I looked up and Sonny Jr. had taken off his jacket. From his pant pocket, he now pulled out a switchblade, which he opened. The Mexican wrenched my extended forearm so that my wrist was exposed. Sonny Jr. kneeled and planted his shoe on my palm. Then he steadied the blade across my wrist.
“Wait!” I gasped. I struggled but could hardly budge under the Mexican, his boulder of a knee still lodged in my lower back.
Sonny Jr. slowly, gently dragged the blade. I could feel its icy sharpness slice the surface of my skin. The pain was no more than an itch, but waiting for it had made me clench my jaw so tightly that it now ached. Sonny Jr. lifted his shoe. A thread of blood appeared across my wrist.

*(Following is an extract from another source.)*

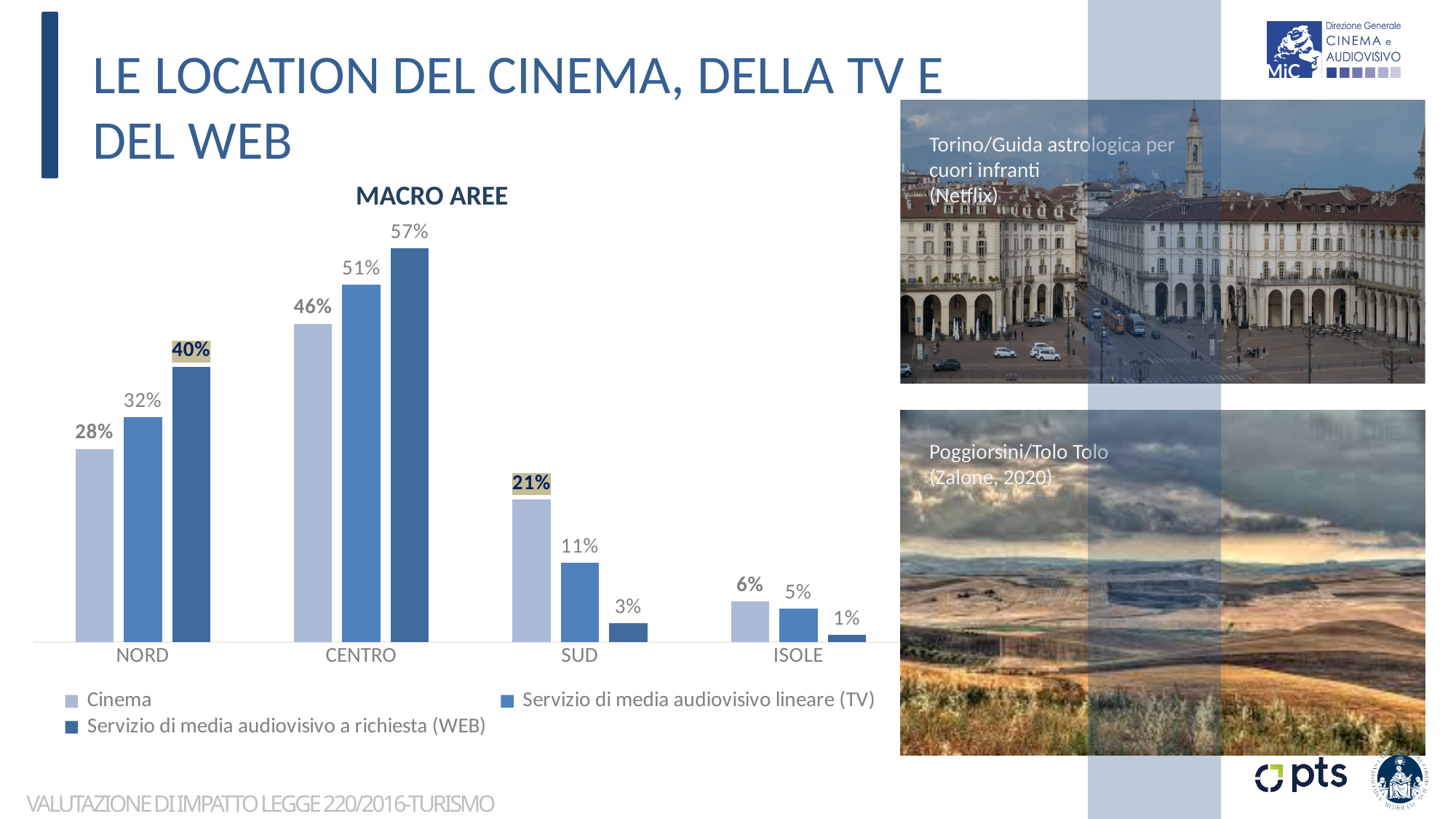
What is the title of the chart? MACRO AREE What is the Cinema value for NORD? 28% Which macro area has the highest Cinema value? CENTRO Which is larger in SUD: the Cinema value or the TV value? Cinema What kind of chart is shown on the slide? Bar chart What is the value for Servizio di media audiovisivo lineare (TV) in SUD? 11% How many series does the legend list? 3 Which macro area has the lowest value for Servizio di media audiovisivo a richiesta (WEB)? ISOLE Do the Cinema values rise or fall from NORD to CENTRO to SUD to ISOLE? Rise then fall How many macro areas are shown on the x axis? 4 What is the difference between the WEB value and the Cinema value for NORD? 12% What is the value for Servizio di media audiovisivo a richiesta (WEB) in CENTRO? 57%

“You and I,” Junior murmured casually, “now share something.” He wiped the blade with two fingers, closed it, and returned it to his pocket. He stood and I could no longer see his face, but his voice came out bitter and hard, like he was shaking his head at me: “I know exactly who you are, Mr. Robert. The minute you arrived at our door, I knew. You are a man who has nothing to lose. But that does not make you brave, it only makes you naïve. Happy told me you were a silly, stupid man. What were you going to do — kill my father? Break his arm? Yell at him? Everything I have told you is true, and I meant every sentiment. And yet you are too sentimental to listen. You want to come here and be a hero and save your former wife from a bad man. You want to know how he has hurt her, and why. But in the end, the only thing you really want is to know why she would leave you for slapping her, and then stay with a man who threw her down a flight of stairs and broke her arm.”
His shoes reappeared before my eyes, a foot from my nose. He was now speaking directly over my head like he was ready to spit on it. “You see, we keep most of these fish separated not because they will eat each other — though that is true — but because they like it this way. Just like we like it this way. Why do you think, when you walk into any casino in this city, that nearly every dealer is Asian, and nearly every Asian dealer is Vietnamese? Because we enjoy cards and colorful chips? No . Because we flock to each other. We flock to where there are many of us — so that we will belong. It is a very simple reality, Mr. Robert. A primal reality.”